Lt. Bruno Courrèges asks how a visiting American student could have ended up in a well in the peaceful, yet strangely homicidal, Périgord village of St. Denis.
All too soon after she’s reported missing, Bruno finds Claudia Muller, an art history Ph.D. student at Yale, in a disused well in the courtyard of the Limeuil castle along with a cat who’s lucky enough to still be alive. Did cat-loving Claudia climb into the inadequately protected well to rescue the animal and end up tumbling in herself? Was she impaired by the drugs in her system? Or did someone deliberately toss her in?
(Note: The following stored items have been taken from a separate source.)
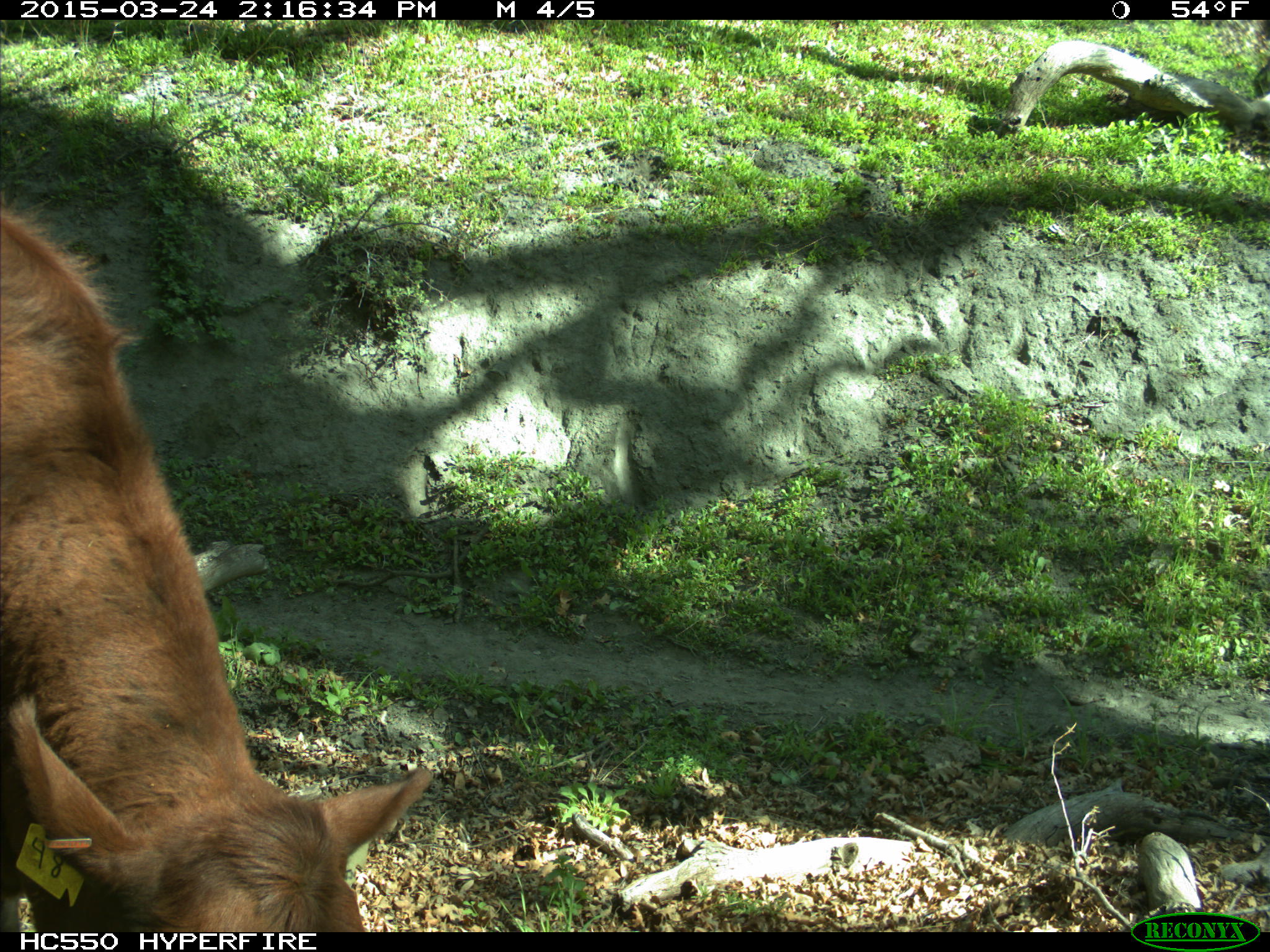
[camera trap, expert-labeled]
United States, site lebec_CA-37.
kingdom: Animalia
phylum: Chordata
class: Mammalia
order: Artiodactyla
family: Bovidae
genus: Bos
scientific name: Bos taurus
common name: domestic cow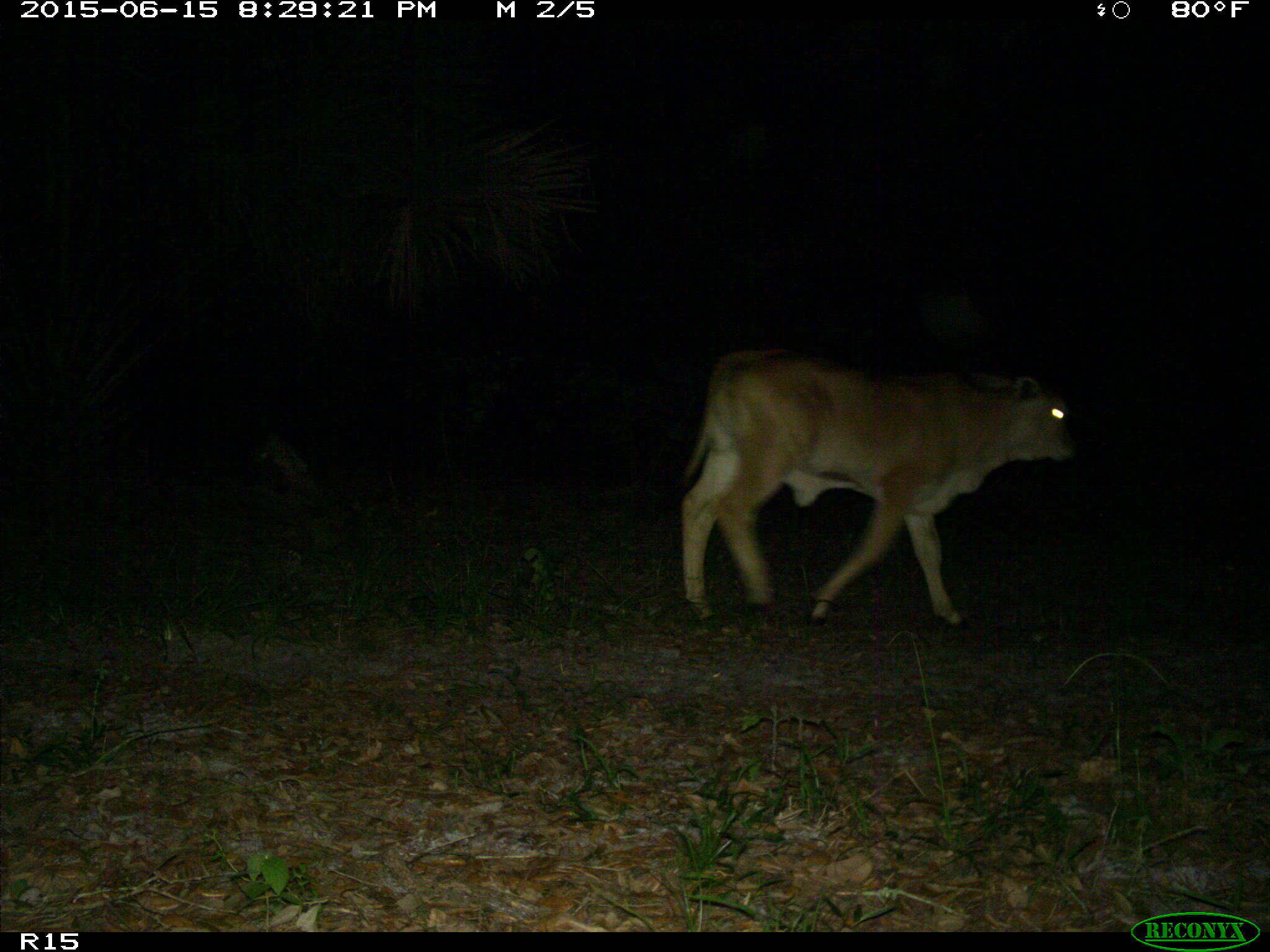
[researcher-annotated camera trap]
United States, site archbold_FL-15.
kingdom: Animalia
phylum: Chordata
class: Mammalia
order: Artiodactyla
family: Bovidae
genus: Bos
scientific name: Bos taurus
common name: domestic cow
Bos taurus (domestic cow).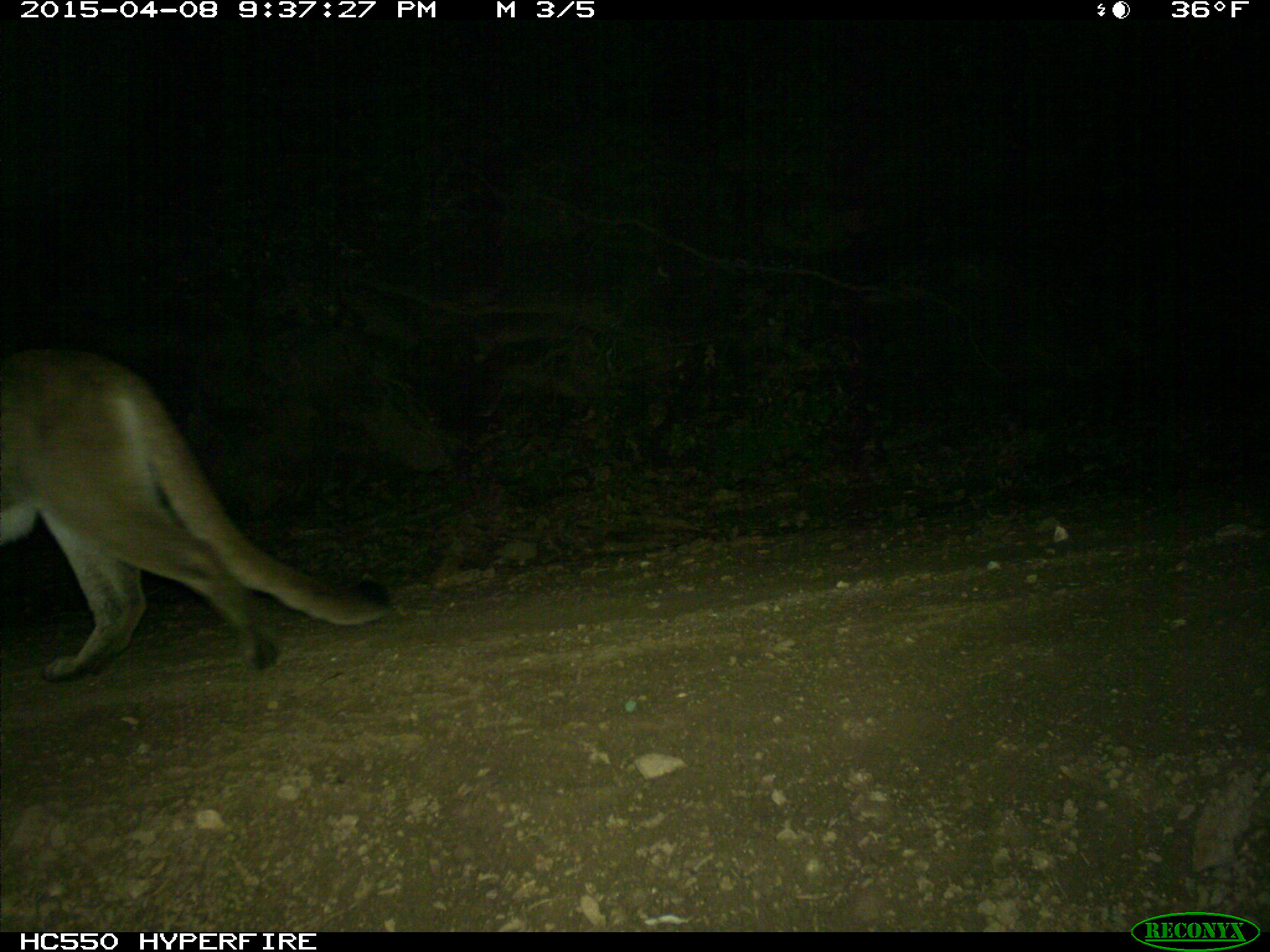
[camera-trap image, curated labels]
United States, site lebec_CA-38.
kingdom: Animalia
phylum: Chordata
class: Mammalia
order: Carnivora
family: Felidae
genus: Puma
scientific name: Puma concolor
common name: mountain lion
Puma concolor (mountain lion).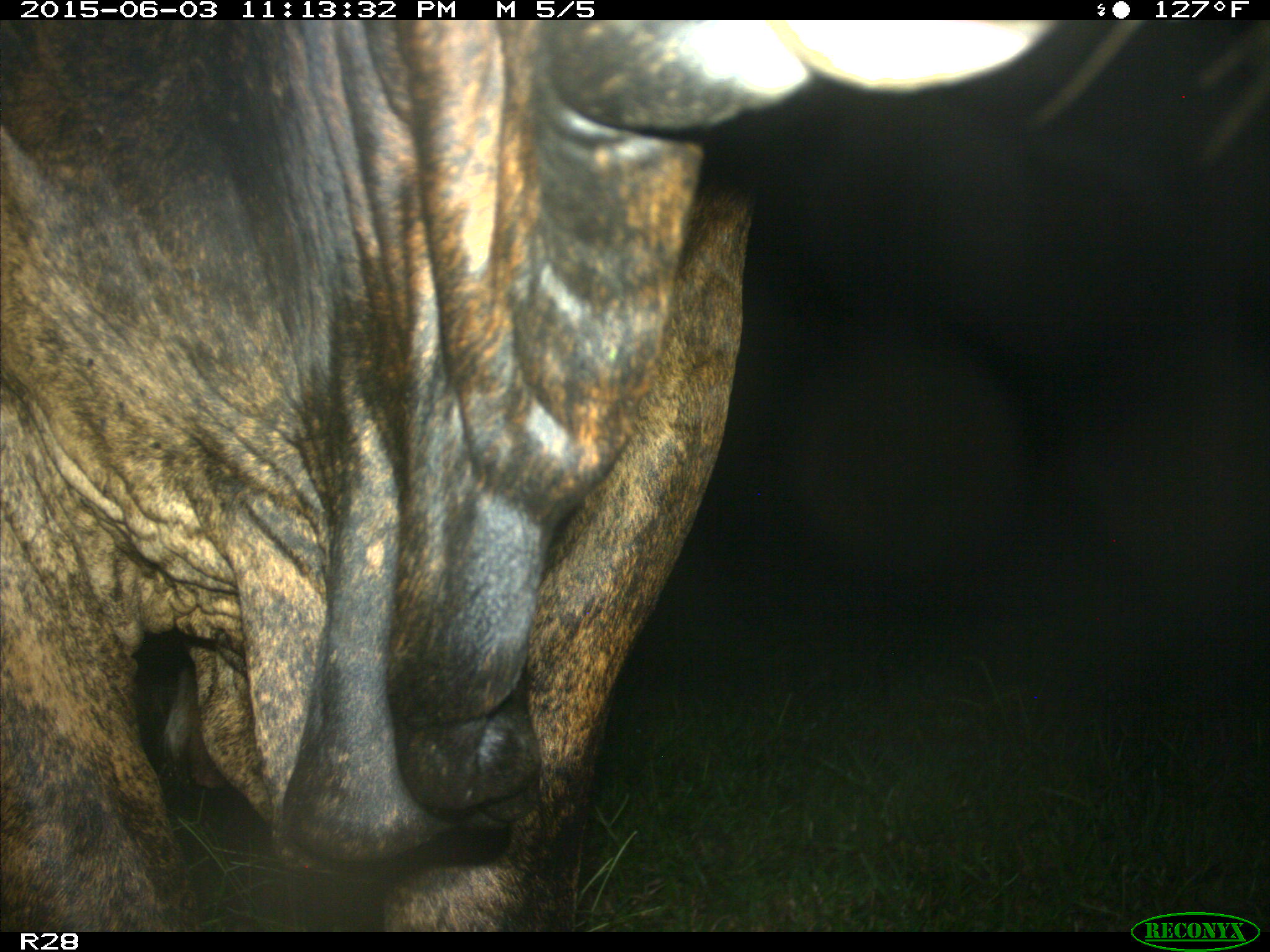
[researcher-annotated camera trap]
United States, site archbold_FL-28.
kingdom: Animalia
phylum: Chordata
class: Mammalia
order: Artiodactyla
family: Bovidae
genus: Bos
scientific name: Bos taurus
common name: domestic cow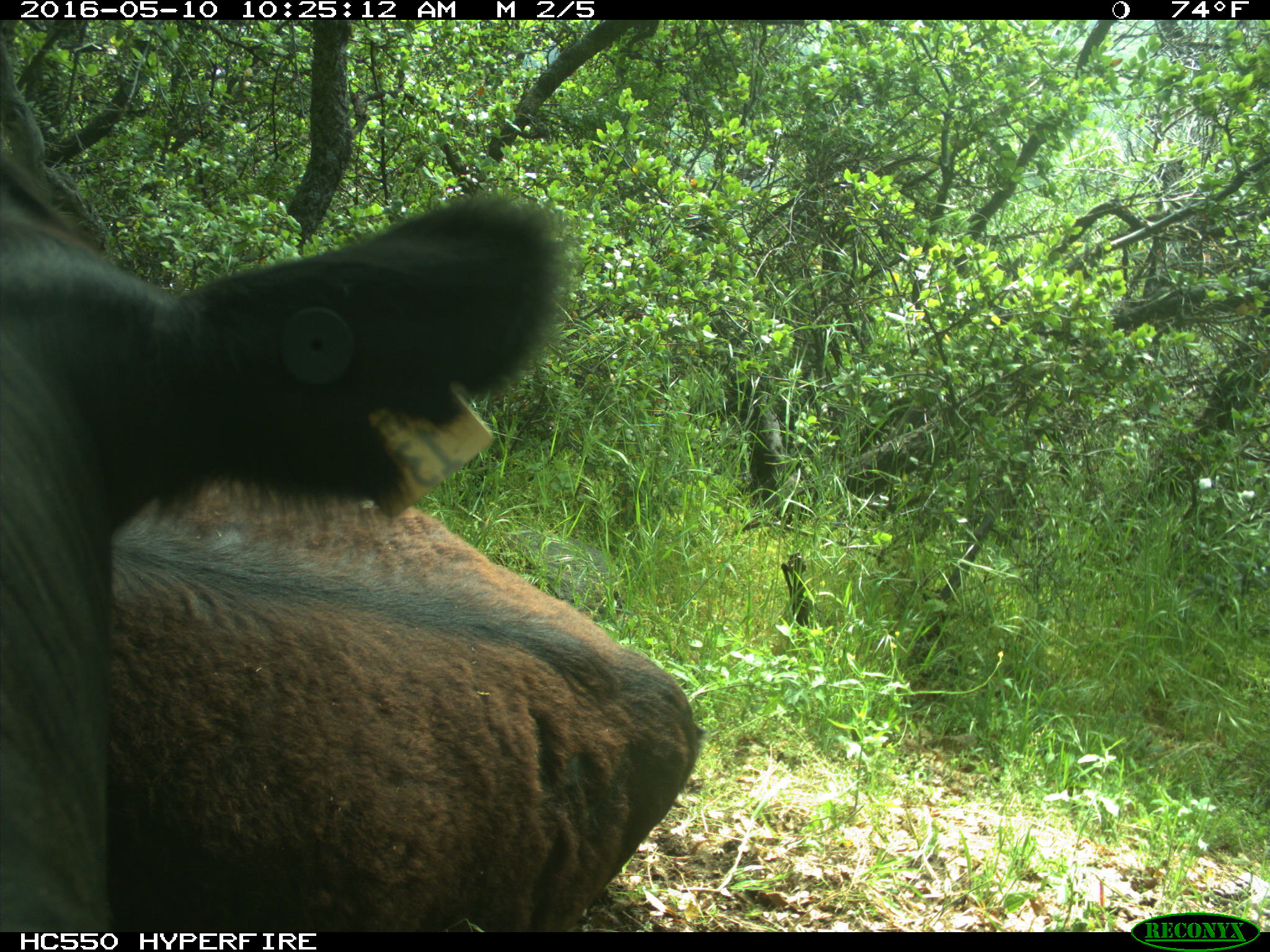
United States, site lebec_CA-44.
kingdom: Animalia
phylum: Chordata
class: Mammalia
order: Artiodactyla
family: Bovidae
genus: Bos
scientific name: Bos taurus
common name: domestic cow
Suspicion quickly focuses on two men: Laurent Darrignac, the falconer who met and befriended her the very day he was released from a 10-year prison sentence for killing three Boy Scouts in a drunken driving accident, and Pierre de Bourdeille, the legendary art expert with whom Claudia had been working. On the face of it, both choices seem impossible: Laurent, who professed sincere repentance for the accident that jailed him, had clearly been attached to Claudia, and it’s not obvious how de Bourdeille, a 90-something-year-old disabled by the bullet that made him a hero of the Resistance and confined for years to a wheelchair, would have had either the temperament or the physical ability to commit the crime. But the case is complicated by the news that Claudia had questioned some of her mentor’s attributions, striking at his formidable reputation, and de Bourdeille’s plan to leave his collection to the town of St. Denis, depriving his longtime housekeeper, Nathalie Bonnet, of the inheritance she’d grown to expect. Walker weaves the details of Bruno’s unruffled investigation together with all the obligatory social rituals fans of the series (A Taste for Vengeance, 2018, etc.) have come to expect.
A detective story whose dramatic trajectory is marked less by its rising suspense than by the increasingly elaborate meals consumed by the hero, who prepares one of its most endearing menus for the sometime lover who’s just spent the night with him.